→ Source
Whether you have a backyard or a Back 40, this tome will help identify threatened plants.

By E. Dan Klepper

My first introduction to TPWD botanist Jackie M. Poole, one of four authors of the stunning and meticulous Rare Plants of Texas (Texas A&M University Press, 2007), occurred while she was examining limestone pockets along the western edge of the Edwards Plateau for signs of the endangered Tobusch fishhook cactus (Sclerocactus brevihamatus subsp. tobuschii).

This required taking a monotonous survey of earth, one square meter at a time, while crawling on all fours with the nose about a foot above the ground. Or at least it seemed that way after she recruited me, a part-time park ranger, to assist in searching for the tiny, cryptic cactus. After a few hours on my hands and knees scrutinizing inches of rocky soils, I concluded that eye strain and bad knees, not weevils and destruction of habitat, were the only things warranting its federal status. As far as I was concerned it was simply in danger of not being found. But thanks to Poole's patience, I slowly learned to spot the miniscule spiny nub and its saffron green flower. Poole also taught me that the cacti are slow growers and have a potential life span of 50 years or more.

In fact, it is Poole's knowledge and dedication, along with that of her three accomplices – William Carr, Dana Price and Jason Singhurst – that have created an opportunity for Texans to obtain a better understanding of all of the state's endangered and threatened plants.

→ Rows from a dataset on spatial reasoning
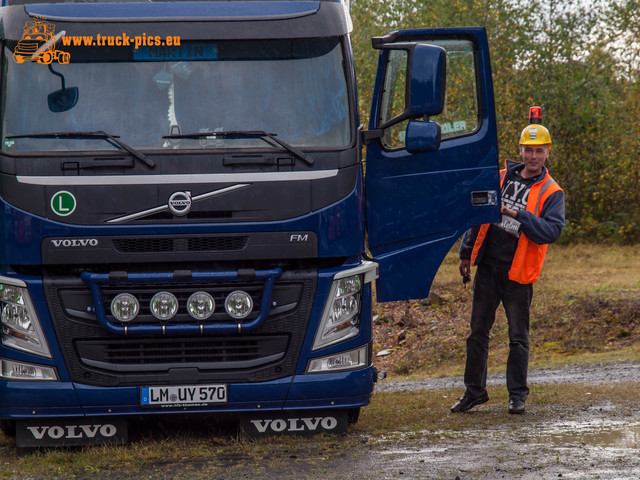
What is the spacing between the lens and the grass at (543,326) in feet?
45.0

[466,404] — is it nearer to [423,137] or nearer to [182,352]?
[423,137]

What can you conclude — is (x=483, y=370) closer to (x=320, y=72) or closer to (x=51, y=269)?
(x=320, y=72)

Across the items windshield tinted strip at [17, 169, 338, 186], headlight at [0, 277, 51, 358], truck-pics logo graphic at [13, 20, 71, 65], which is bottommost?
headlight at [0, 277, 51, 358]

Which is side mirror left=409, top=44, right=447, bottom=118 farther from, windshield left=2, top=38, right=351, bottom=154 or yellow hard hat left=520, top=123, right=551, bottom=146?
yellow hard hat left=520, top=123, right=551, bottom=146

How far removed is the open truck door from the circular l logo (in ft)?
6.99

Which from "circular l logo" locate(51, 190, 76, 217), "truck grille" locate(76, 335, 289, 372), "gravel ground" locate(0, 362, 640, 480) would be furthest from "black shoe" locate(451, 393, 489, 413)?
"circular l logo" locate(51, 190, 76, 217)

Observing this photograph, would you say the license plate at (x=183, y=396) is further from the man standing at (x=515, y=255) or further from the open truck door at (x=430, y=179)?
the man standing at (x=515, y=255)

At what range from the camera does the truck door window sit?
281 inches

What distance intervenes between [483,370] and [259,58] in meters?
3.17

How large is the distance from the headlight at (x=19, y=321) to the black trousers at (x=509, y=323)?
11.2 ft

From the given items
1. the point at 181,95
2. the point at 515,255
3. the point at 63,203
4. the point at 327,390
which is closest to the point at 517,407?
the point at 515,255

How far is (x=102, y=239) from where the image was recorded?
6434mm

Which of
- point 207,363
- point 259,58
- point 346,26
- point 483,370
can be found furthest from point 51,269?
point 483,370

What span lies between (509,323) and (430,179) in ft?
4.98
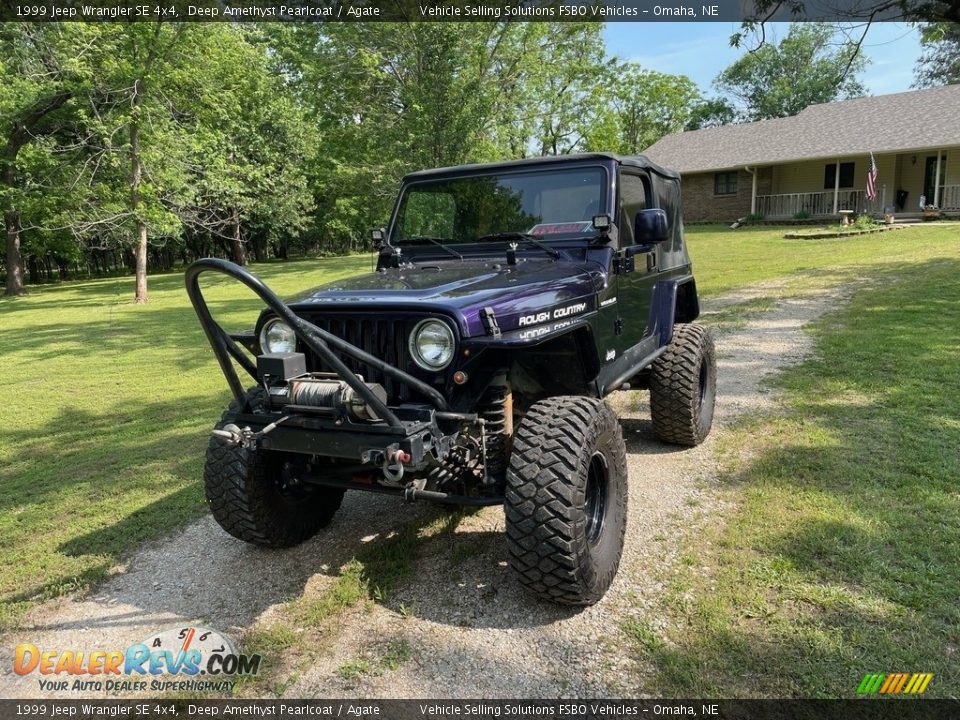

→ Objectives
A - Locate every line in the rows that contains the word "black", and copy each such line in full.
B - Write the next part of the passage on rare Texas plants, picking up after its final sentence.
The passage and the rows are independent of each other.

→ Outputs for the tasks
A -
Which from "circular l logo" locate(51, 190, 76, 217), "truck grille" locate(76, 335, 289, 372), "gravel ground" locate(0, 362, 640, 480) would be furthest from "black shoe" locate(451, 393, 489, 413)?
How large is the distance from the headlight at (x=19, y=321) to the black trousers at (x=509, y=323)?

B -
Outdoors enthusiasts will find the number of plants included in these categories disheartening. Over 225 species of plants native to Texas have been identified and listed as endangered, threatened or in decline. Rare Plants of Texas, at 640 pages with over 200 color photographs, more than 200 maps and 215 superbly rendered line drawings by artist Linny Heagy, comes at a critical time for the state's natural world.

While a bit hefty for the daypack, the user-friendly nature guide is a must-have for any Texan with a personal library and a plot of land. Whether they own a lawn, a one-acre lot on the edge of town, a hunting lease, or a 10,000-acre cattle spread, all Texans should have a copy of Rare Plants of Texas on hand and use it to identify any plant of concern occupying their little bit of Texas.

Up until the last few decades, relatively little was known about most of the state's plant species in dangerous decline, thus making conservation action decisions difficult. But thanks to the authors of Rare Plants of Texas, every Texan now has the opportunity to take the first step by recognizing exactly what we are in danger of losing.